● EXCERPT PROVIDED
****************************************

Figure 1. Screenshot of urban scene, taken by Cindy Hernandez from the video game Grand Theft Auto IV. Rockstar Games, 2008. Courtesy of Cindy Hernandez and Rockstar Games.
Figure 2. Screenshot of character turning corner, taken by Cindy Hernandez from the video game Grand Theft Auto IV. Rockstar Games, 2008. Courtesy of Cindy Hernandez and Rockstar Games.
The Commissioners’ Plan of 1811, which laid down the grid system that created the streets and avenues of Manhattan from 155th Street to Houston Street, featured notes from William Bridges describing the need for structuring the metropolitan area in response to population increase, noting, “The city of New York contains a population already sufficient to place it in the rank of cities of the second order and is rapidly advancing towards a level with the first.”4 To allow for this expansion in population, the streets—particularly avenues—were designed to be extremely wide, measuring 100 feet across, to account for the increasing population to come. Thus, the avenues of Manhattan today are almost always densely populated by both pedestrians and vehicles.
The game design of GTA IVencourages the Player to walk on avenues. One can look at a map of the “Midtown” area of the game and understand that specific points of interest for the Player are often located in the intersections of streets and avenues. (Fig. 3) This aspect of the Player interacting primarily with the avenue—which features centers of commercial and social activity—as opposed to a purely residential street, is a testament to the choice of modeling Liberty City on the idea of New York City. These heavily populated urban areas become the main sites of gameplay because the population of non-playable characters and vehicles in this shared space allows for significant challenges to be set up for the Player. In short, it’s as if you were walking to your crowded train station: everyone is in your way, and it’s a problem.
Figure 3. Screenshot of GTA IV map taken by Cindy Hernandez from the video game Grand Theft Auto IV. Rockstar Games, 2008. Courtesy of Cindy Hernandez and Rockstar Games.
Jane Jacobs argues in The Death and Life of Great American Cities for the use and implementation of short blocks, as opposed to long rectangular blocks, citing the area of Greenwich Village as the perfect example of an urban environment.5 In particular, she argues that when one lives on the long rectangular streets of Manhattan, it is increasingly more difficult to walk from the street over to the avenue, making the individual a member of the commercial avenue running throughout the city and losing a sense of care for the urban space they reside in.6 Michel de Certeau suggests that this grid-like map, which the urban dweller (much like the Player) is taught to follow, does not reflect the ways in whichurban space is ultimately manipulated and used by the individual, who by walking in the city already omits the objective nature of the map and prefers to carve out an experiential “tour” of space.7 These places in the game become sites of various activities in GTA IV, most notably shaped by conflict and crime.

****************************************

(Data records)
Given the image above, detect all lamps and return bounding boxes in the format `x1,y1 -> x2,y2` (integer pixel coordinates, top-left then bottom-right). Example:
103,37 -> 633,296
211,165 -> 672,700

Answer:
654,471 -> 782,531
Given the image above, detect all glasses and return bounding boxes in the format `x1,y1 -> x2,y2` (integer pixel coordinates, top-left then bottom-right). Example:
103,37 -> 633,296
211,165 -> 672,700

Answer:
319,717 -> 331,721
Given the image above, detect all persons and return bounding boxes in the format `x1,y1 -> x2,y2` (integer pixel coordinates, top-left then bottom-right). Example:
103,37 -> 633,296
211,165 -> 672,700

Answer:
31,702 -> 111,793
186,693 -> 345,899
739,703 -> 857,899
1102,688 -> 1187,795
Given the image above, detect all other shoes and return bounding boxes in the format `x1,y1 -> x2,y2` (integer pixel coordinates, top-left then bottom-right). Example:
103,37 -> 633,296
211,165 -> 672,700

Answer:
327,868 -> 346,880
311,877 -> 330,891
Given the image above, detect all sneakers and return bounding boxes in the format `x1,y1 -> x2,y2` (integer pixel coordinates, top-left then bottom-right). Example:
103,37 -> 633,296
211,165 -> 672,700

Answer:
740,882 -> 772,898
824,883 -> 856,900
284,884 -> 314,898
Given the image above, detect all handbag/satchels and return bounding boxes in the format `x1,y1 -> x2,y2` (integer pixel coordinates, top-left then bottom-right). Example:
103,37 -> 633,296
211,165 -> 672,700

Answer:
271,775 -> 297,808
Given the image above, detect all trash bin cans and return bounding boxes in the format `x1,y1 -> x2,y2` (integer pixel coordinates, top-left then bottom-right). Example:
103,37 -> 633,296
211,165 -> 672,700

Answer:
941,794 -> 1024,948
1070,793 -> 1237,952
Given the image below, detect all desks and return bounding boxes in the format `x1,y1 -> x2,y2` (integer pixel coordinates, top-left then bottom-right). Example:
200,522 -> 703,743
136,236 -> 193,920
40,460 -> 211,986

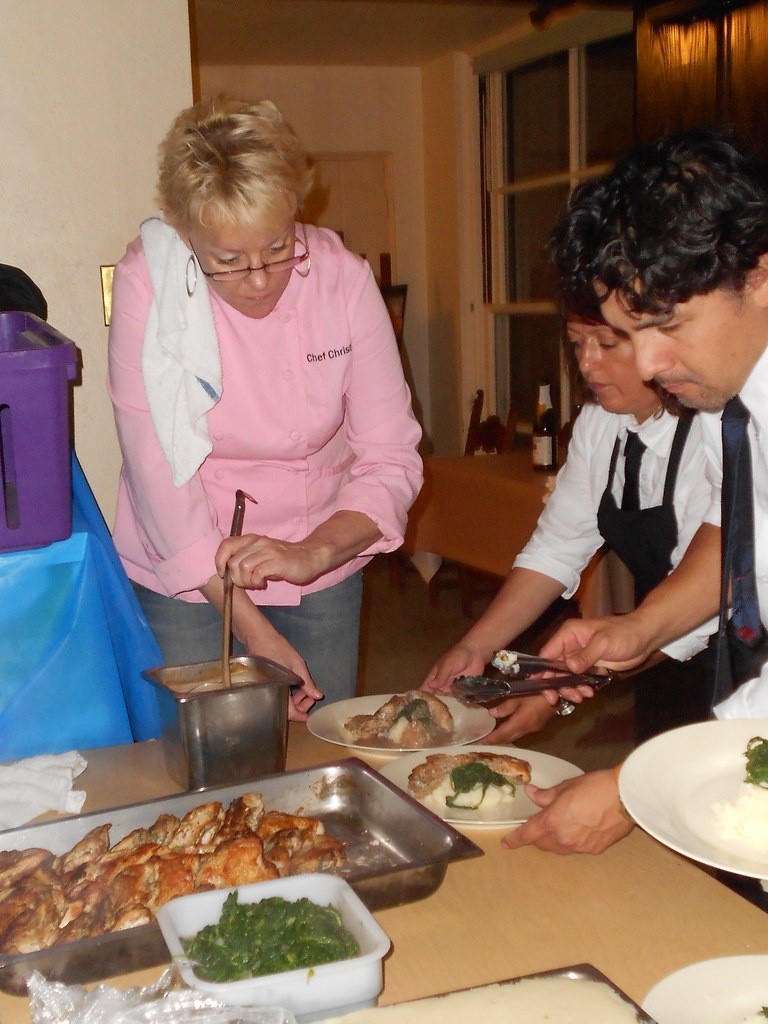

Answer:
0,453 -> 181,762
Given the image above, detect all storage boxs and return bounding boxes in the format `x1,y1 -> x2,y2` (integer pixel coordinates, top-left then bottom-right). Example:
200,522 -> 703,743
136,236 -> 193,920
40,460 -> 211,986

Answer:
0,312 -> 81,554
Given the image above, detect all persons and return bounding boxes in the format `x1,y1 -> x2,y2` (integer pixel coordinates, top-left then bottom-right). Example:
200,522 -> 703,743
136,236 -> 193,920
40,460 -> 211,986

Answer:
498,122 -> 767,912
110,100 -> 425,726
424,231 -> 734,750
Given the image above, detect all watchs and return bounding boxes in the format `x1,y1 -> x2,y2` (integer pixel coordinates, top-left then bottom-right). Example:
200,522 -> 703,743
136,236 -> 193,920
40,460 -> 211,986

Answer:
556,700 -> 576,715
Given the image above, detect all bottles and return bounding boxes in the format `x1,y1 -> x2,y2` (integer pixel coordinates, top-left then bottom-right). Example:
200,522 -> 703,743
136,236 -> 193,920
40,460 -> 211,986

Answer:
531,378 -> 557,474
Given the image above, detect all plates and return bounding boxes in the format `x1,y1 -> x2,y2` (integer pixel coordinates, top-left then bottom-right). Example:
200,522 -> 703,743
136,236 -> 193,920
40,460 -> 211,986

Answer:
641,952 -> 767,1024
617,717 -> 768,881
306,692 -> 496,760
379,745 -> 586,829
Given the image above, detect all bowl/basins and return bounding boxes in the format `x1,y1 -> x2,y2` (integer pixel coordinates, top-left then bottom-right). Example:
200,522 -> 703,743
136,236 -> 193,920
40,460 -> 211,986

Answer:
155,870 -> 392,1018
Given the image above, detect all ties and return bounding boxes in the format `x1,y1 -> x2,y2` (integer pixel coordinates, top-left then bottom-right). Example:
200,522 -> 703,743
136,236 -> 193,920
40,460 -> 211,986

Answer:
707,395 -> 765,719
619,428 -> 647,512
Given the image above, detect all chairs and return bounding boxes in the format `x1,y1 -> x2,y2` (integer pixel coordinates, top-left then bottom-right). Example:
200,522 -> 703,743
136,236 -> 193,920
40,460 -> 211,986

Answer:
427,391 -> 520,621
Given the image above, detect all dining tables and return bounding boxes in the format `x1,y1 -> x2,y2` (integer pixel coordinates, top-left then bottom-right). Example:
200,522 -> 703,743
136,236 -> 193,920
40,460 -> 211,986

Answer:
0,719 -> 768,1024
404,449 -> 634,619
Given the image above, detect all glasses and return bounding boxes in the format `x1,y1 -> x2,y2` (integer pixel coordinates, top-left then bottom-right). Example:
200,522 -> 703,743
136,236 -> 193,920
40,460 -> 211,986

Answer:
188,206 -> 310,282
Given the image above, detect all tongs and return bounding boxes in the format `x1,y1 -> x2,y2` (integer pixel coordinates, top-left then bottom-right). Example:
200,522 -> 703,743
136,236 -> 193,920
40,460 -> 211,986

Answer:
452,647 -> 613,704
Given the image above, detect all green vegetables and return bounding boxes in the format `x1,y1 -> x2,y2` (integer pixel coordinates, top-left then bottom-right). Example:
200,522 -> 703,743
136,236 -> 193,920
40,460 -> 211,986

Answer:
179,890 -> 360,982
397,698 -> 430,728
445,761 -> 515,810
741,736 -> 768,790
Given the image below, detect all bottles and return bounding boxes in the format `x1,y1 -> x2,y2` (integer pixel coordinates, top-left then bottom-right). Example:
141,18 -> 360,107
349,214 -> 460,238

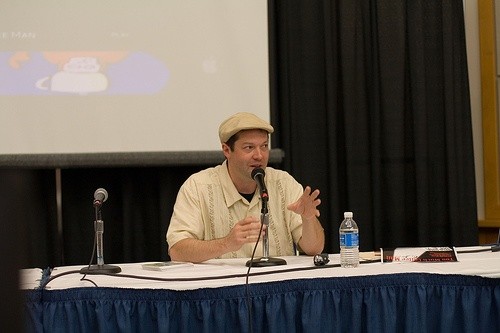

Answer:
339,212 -> 359,268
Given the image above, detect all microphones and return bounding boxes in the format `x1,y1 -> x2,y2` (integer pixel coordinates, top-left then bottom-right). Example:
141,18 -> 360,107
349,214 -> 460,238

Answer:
93,188 -> 108,208
251,167 -> 269,200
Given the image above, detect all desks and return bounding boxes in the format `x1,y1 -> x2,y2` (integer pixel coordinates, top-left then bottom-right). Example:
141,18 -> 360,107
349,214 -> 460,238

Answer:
17,246 -> 500,333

****************************************

● YOUR TASK
According to the text on Grand Theft Auto IV and Manhattan's street grid, how wide were the avenues designed to be under the Commissioners' Plan of 1811?

● THE SOLUTION
They were designed to measure 100 feet across.